> [Task objective]:
Put every line, from the one containing "Observing the image, would" through the end of the items, into a Markdown table with the columns No. and Text, numbering each row and leaving out blank lines.

Questions about spatial relations in scenes
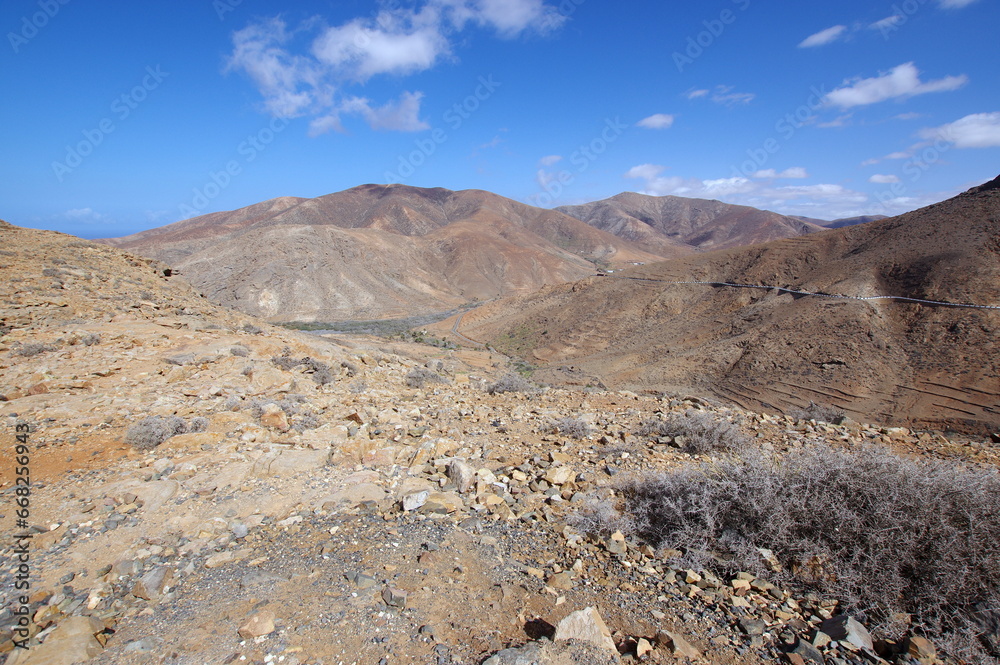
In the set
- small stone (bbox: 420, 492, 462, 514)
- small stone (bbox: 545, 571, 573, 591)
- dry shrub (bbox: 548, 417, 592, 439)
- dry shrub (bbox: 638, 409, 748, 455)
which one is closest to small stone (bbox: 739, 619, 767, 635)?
small stone (bbox: 545, 571, 573, 591)

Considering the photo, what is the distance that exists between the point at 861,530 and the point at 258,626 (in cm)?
433

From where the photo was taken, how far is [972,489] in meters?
3.30

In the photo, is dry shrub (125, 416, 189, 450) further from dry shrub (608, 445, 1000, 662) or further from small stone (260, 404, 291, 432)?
dry shrub (608, 445, 1000, 662)

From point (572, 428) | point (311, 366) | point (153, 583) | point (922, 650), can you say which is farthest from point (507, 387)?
point (922, 650)

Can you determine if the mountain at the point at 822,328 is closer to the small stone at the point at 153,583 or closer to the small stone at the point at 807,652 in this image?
the small stone at the point at 807,652

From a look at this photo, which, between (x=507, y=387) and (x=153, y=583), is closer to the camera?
(x=153, y=583)

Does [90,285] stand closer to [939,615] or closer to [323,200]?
[939,615]

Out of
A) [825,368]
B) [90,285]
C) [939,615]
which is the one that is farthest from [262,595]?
[825,368]

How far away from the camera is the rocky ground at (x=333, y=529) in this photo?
112 inches

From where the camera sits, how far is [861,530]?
3.41m

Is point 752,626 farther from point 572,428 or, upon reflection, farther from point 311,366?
point 311,366

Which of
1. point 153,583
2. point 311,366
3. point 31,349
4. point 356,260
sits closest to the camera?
point 153,583

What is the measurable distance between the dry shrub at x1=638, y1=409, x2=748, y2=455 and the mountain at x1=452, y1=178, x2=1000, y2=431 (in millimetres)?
13390

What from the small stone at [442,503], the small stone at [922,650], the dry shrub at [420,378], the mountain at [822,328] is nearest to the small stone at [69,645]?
the small stone at [442,503]
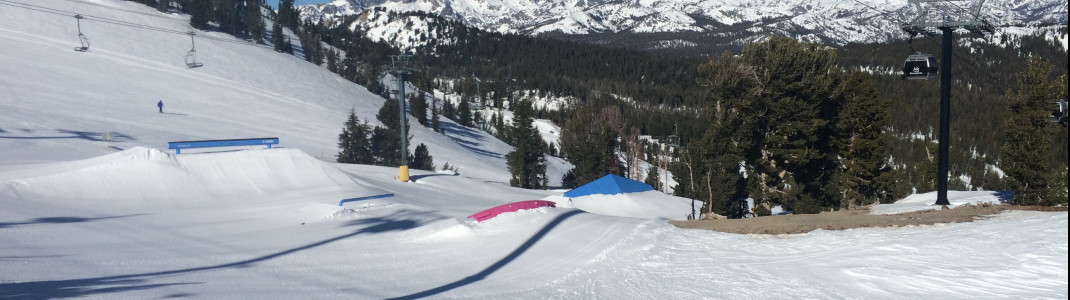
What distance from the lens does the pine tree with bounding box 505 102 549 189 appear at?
2117 inches

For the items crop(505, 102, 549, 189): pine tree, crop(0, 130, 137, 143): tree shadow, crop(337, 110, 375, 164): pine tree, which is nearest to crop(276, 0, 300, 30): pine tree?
crop(337, 110, 375, 164): pine tree

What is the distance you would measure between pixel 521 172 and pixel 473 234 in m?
39.7

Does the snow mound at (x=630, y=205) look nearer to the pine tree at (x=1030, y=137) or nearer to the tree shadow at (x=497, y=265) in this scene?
the pine tree at (x=1030, y=137)

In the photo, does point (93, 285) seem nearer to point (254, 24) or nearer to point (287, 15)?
point (254, 24)

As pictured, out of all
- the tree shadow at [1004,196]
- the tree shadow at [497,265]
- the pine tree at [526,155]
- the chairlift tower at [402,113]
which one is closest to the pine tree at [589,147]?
the pine tree at [526,155]

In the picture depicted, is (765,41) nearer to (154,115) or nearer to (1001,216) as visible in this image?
(1001,216)

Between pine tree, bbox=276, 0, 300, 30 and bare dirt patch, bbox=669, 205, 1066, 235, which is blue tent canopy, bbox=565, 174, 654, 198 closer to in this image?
bare dirt patch, bbox=669, 205, 1066, 235

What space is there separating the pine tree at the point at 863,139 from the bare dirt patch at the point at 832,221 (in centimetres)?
1760

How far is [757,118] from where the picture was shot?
102ft

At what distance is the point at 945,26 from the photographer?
875 inches

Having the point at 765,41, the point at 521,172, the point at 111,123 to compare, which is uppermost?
the point at 765,41

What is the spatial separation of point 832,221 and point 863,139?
21409 mm

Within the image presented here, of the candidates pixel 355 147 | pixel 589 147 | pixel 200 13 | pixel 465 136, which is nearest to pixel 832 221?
pixel 355 147

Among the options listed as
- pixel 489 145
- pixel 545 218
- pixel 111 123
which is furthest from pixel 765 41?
pixel 489 145
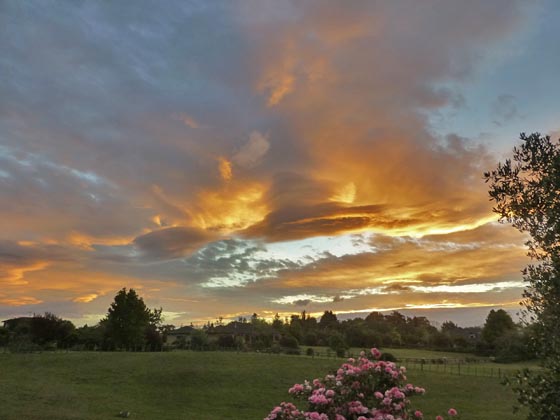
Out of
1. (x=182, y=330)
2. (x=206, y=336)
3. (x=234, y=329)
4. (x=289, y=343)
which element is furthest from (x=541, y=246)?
(x=182, y=330)

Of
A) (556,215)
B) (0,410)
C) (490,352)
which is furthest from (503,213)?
(490,352)

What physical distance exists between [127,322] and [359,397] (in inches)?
3360

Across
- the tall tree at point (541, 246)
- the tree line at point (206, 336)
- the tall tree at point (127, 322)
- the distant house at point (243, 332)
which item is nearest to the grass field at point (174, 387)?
the tree line at point (206, 336)

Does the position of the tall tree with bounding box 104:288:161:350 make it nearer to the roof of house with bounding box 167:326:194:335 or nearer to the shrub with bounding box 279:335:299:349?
the shrub with bounding box 279:335:299:349

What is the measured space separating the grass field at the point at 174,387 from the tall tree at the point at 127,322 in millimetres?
20021

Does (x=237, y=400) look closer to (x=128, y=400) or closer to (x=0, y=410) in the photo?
(x=128, y=400)

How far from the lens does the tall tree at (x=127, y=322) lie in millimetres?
88688

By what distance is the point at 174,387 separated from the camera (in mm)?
50656

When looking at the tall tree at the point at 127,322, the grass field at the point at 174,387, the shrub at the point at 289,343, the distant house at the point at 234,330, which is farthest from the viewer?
the distant house at the point at 234,330

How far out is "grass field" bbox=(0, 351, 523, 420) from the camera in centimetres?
3922

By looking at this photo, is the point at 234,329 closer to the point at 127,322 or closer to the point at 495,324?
the point at 127,322

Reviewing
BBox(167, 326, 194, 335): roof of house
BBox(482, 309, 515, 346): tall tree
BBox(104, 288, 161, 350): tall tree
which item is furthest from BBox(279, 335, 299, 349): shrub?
BBox(167, 326, 194, 335): roof of house

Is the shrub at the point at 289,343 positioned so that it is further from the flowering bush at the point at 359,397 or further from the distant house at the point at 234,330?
the flowering bush at the point at 359,397

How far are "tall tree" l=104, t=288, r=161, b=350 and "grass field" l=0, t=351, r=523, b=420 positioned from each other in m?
20.0
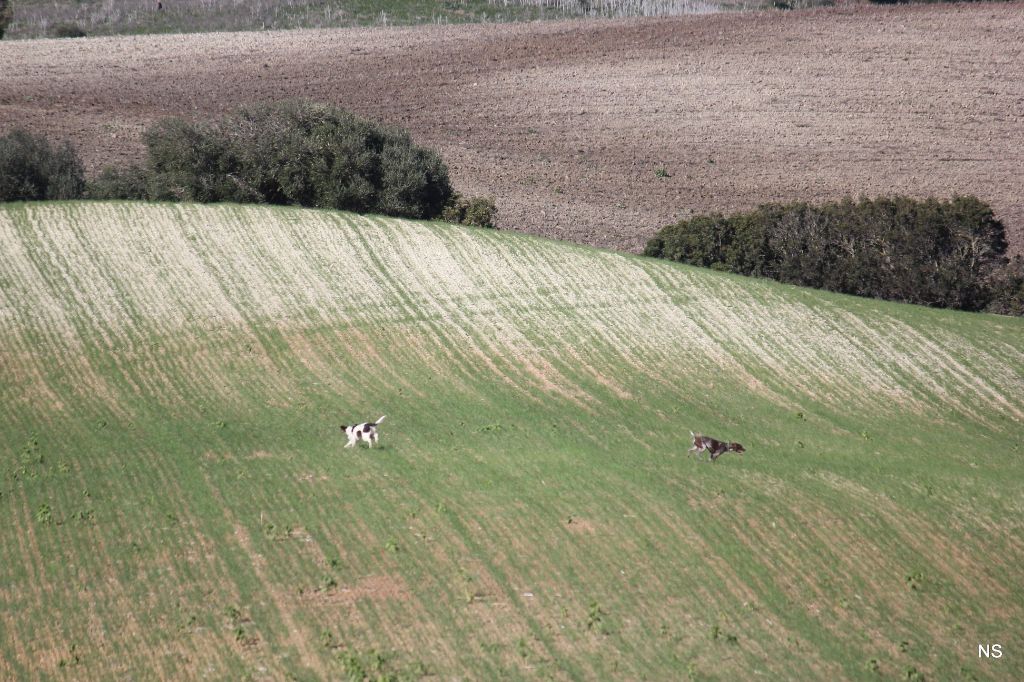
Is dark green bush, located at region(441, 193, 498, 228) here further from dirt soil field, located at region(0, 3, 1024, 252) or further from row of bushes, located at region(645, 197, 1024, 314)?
row of bushes, located at region(645, 197, 1024, 314)

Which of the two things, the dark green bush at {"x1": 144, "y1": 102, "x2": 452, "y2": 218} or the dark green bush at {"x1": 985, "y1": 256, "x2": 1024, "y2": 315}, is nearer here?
the dark green bush at {"x1": 985, "y1": 256, "x2": 1024, "y2": 315}

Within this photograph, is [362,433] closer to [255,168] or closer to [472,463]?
[472,463]

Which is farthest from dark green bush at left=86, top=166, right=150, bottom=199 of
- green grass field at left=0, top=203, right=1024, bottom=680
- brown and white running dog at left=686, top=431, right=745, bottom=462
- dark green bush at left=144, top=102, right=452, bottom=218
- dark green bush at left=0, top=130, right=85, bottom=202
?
brown and white running dog at left=686, top=431, right=745, bottom=462

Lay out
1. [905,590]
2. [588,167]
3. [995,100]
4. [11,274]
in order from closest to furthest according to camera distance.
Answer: [905,590]
[11,274]
[588,167]
[995,100]

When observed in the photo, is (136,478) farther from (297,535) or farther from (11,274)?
(11,274)

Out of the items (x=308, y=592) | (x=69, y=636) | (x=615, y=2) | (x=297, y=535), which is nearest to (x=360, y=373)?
(x=297, y=535)

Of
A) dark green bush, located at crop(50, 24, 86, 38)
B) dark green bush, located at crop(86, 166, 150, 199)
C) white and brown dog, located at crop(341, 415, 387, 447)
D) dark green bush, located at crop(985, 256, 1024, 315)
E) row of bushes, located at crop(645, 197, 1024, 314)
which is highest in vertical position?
dark green bush, located at crop(50, 24, 86, 38)

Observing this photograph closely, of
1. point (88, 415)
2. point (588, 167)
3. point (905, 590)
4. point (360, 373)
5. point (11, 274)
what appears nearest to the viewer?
point (905, 590)

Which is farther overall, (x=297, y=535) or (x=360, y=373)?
(x=360, y=373)
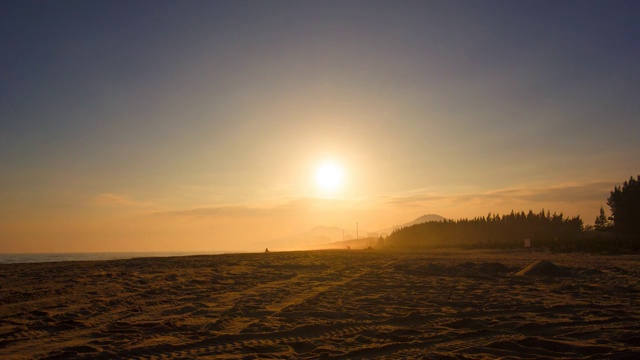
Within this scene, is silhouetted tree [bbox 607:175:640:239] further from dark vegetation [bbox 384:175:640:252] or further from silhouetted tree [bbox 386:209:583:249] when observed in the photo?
silhouetted tree [bbox 386:209:583:249]

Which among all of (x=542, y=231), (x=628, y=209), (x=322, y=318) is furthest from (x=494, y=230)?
(x=322, y=318)

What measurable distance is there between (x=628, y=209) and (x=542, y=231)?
97.9 ft

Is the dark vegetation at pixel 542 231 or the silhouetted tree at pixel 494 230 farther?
the silhouetted tree at pixel 494 230

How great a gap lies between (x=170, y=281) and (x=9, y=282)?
5288 mm

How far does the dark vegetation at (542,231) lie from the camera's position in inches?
1588

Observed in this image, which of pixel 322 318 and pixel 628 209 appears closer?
pixel 322 318

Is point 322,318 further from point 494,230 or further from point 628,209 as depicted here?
point 494,230

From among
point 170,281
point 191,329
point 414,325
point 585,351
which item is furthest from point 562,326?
point 170,281

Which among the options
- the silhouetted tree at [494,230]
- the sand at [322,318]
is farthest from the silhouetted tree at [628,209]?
the sand at [322,318]

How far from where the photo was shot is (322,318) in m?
7.62

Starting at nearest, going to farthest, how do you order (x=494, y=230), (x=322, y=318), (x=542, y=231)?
(x=322, y=318), (x=542, y=231), (x=494, y=230)

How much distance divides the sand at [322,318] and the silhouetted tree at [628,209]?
52.0 meters

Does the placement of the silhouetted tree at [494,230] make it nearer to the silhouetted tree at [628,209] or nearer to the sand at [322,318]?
the silhouetted tree at [628,209]

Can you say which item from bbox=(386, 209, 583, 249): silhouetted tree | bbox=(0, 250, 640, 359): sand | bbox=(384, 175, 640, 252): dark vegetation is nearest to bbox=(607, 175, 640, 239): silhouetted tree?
bbox=(384, 175, 640, 252): dark vegetation
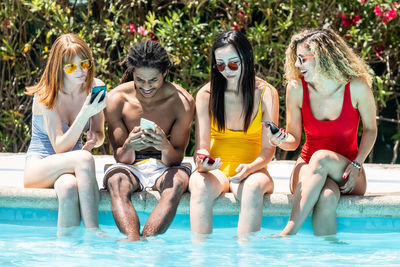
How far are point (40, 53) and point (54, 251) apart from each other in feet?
15.0

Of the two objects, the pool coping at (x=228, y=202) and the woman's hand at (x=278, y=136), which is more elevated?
the woman's hand at (x=278, y=136)

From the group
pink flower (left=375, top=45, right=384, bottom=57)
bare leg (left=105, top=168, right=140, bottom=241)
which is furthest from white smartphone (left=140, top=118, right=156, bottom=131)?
pink flower (left=375, top=45, right=384, bottom=57)

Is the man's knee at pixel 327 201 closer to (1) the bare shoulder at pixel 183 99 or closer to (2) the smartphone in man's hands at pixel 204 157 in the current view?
(2) the smartphone in man's hands at pixel 204 157

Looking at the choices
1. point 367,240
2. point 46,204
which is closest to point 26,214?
point 46,204

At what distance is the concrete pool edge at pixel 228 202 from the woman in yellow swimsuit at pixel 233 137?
0.09m

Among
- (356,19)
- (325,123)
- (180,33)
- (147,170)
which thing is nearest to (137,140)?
(147,170)

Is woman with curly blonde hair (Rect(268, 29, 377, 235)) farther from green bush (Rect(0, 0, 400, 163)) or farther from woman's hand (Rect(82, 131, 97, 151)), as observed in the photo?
green bush (Rect(0, 0, 400, 163))

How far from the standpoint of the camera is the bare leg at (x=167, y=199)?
455 cm

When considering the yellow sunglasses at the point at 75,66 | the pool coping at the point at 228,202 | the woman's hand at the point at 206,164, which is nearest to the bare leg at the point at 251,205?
the pool coping at the point at 228,202

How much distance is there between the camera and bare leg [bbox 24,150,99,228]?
4.71 m

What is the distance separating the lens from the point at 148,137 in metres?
4.71

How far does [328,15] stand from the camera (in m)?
7.67

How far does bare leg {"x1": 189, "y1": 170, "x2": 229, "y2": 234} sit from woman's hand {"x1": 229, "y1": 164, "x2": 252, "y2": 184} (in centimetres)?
14

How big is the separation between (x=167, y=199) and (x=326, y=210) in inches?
42.2
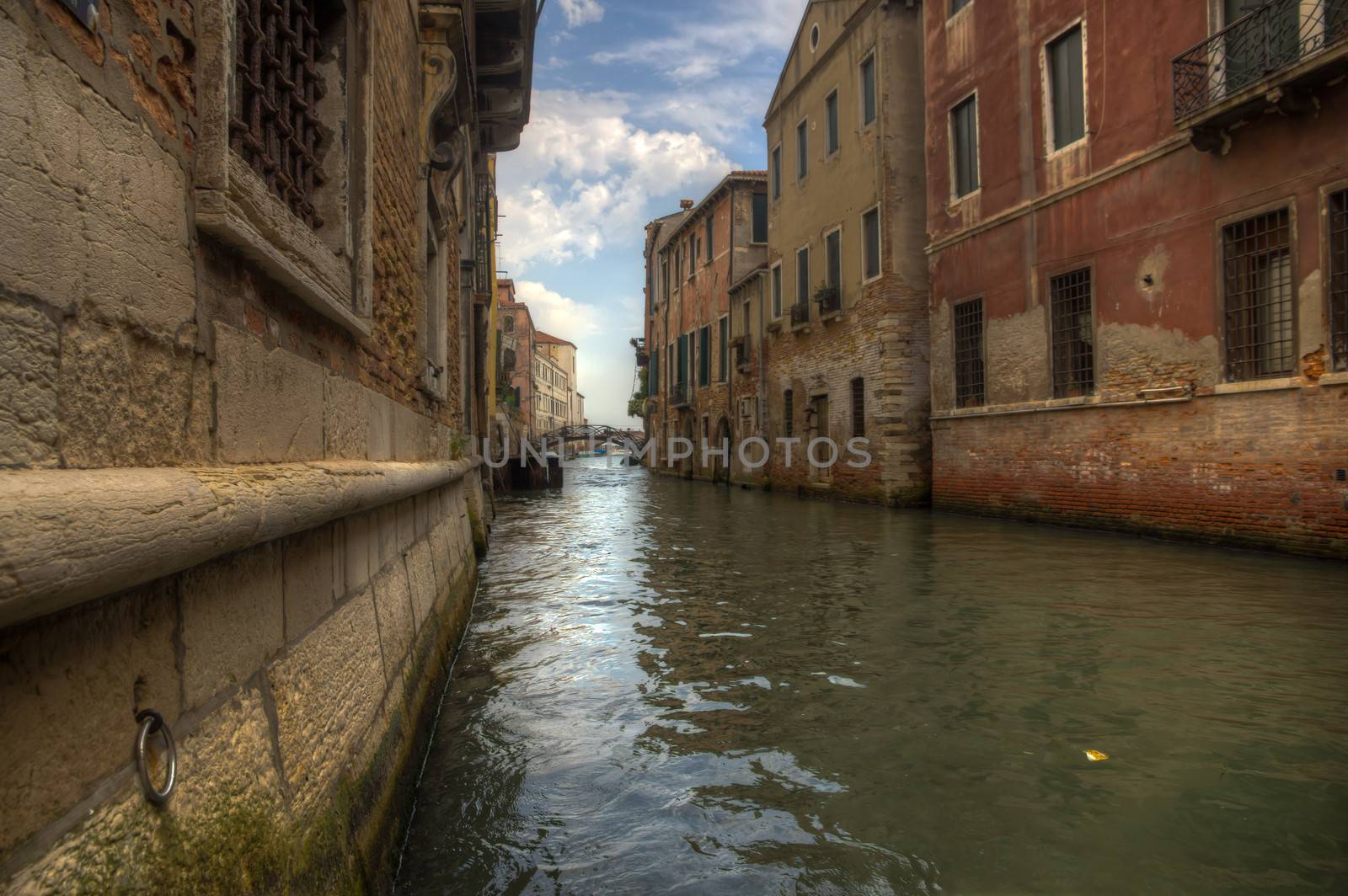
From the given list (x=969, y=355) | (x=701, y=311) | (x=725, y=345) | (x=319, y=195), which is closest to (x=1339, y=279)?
(x=969, y=355)

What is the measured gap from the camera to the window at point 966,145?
44.9ft

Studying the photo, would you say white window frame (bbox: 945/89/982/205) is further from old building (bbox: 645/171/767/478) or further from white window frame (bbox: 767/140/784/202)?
old building (bbox: 645/171/767/478)

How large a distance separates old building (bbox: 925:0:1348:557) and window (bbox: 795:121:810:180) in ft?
19.4

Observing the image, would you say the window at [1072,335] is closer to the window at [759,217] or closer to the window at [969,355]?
the window at [969,355]

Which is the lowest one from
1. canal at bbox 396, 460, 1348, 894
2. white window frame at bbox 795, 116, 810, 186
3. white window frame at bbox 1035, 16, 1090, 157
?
canal at bbox 396, 460, 1348, 894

> [Task solution]:
| No. | Text |
|---|---|
| 1 | Observing the image, would you say the window at [1072,335] is closer to the window at [759,217] or closer to the window at [969,355]? |
| 2 | the window at [969,355] |
| 3 | Which is the lowest one from |
| 4 | 1. canal at bbox 396, 460, 1348, 894 |
| 5 | 2. white window frame at bbox 795, 116, 810, 186 |
| 6 | 3. white window frame at bbox 1035, 16, 1090, 157 |
| 7 | ? |
| 8 | canal at bbox 396, 460, 1348, 894 |